Building TALAA, a Free General and Categorized Arabic Corpus
Arabic natural language processing (ANLP) has gained increasing interest over the last decade. However, the development of ANLP tools depends on the availability of large corpora. It turns out unfortunately that the scientific community has a deficit in large and varied Arabic corpora, especially ones that are freely accessible. With the Internet continuing its exponential growth, Arabic Internet content has also been following the trend, yielding large amounts of textual data available through different Arabic websites.
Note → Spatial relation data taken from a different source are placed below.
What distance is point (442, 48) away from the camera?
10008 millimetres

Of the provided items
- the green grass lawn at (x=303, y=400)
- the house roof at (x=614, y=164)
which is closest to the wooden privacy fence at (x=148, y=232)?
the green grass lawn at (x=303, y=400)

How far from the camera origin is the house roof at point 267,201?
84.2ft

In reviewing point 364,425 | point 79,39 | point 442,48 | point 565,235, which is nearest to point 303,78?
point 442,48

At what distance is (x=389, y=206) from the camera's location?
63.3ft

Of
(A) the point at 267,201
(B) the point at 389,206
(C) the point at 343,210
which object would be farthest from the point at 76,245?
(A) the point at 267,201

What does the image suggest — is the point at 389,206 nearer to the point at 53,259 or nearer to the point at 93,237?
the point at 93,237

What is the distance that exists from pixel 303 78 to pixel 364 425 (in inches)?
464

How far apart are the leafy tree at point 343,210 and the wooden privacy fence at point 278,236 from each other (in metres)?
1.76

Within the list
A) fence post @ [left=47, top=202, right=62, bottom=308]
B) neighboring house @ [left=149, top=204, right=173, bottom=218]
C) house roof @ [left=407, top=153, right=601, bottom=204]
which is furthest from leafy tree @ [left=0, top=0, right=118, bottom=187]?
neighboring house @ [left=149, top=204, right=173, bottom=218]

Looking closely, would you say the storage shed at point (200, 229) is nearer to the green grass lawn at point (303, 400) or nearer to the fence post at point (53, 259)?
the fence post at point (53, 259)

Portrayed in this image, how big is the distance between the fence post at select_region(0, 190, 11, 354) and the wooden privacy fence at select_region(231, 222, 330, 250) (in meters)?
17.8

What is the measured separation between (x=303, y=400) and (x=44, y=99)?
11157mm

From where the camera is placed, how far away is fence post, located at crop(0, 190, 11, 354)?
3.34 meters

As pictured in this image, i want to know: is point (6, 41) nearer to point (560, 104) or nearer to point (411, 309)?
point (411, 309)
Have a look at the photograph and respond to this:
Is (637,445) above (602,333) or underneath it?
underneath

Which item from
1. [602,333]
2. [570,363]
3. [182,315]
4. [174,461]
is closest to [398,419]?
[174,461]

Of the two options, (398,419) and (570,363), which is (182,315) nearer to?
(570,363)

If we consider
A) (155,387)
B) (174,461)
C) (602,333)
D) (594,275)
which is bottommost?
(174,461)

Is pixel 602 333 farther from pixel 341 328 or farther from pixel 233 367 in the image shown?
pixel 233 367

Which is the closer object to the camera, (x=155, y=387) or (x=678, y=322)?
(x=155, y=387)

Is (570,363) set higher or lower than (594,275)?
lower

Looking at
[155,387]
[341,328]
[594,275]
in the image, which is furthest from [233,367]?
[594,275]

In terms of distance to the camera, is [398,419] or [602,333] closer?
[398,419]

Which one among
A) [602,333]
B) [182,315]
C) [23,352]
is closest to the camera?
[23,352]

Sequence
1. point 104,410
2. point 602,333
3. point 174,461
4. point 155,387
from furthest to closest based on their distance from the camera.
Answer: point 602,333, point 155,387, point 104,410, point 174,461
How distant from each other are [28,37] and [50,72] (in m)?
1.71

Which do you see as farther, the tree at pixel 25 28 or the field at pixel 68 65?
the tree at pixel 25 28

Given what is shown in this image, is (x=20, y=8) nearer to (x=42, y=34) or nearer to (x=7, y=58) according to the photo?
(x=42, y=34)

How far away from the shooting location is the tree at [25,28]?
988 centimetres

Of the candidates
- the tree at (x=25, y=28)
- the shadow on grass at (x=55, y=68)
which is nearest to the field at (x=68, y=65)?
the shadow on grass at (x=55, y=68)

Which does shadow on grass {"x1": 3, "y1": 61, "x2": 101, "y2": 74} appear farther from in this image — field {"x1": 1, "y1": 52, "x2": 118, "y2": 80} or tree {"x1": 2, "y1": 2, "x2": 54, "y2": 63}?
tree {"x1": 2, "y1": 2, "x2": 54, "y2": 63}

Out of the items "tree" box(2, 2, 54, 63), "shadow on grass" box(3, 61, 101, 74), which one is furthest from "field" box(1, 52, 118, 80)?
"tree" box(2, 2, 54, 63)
This paper describes the TALAA corpus, a voluminous general Arabic corpus, built from daily Arabic newspaper websites. The corpus is a collection of more than 14 million words with 15,891,729 tokens contained in 57,827 different articles. A part of the TALAA corpus has been tagged to construct an annotated Arabic corpus of about 7000 tokens, the POS-tagger used containing a set of 58 detailed tags. The annotated corpus was manually checked by two human experts. The methodology used to construct TALAA is presented and various metrics are applied to it, showing the usefulness of the corpus. The corpus can be made available to the scientific community upon authorisation.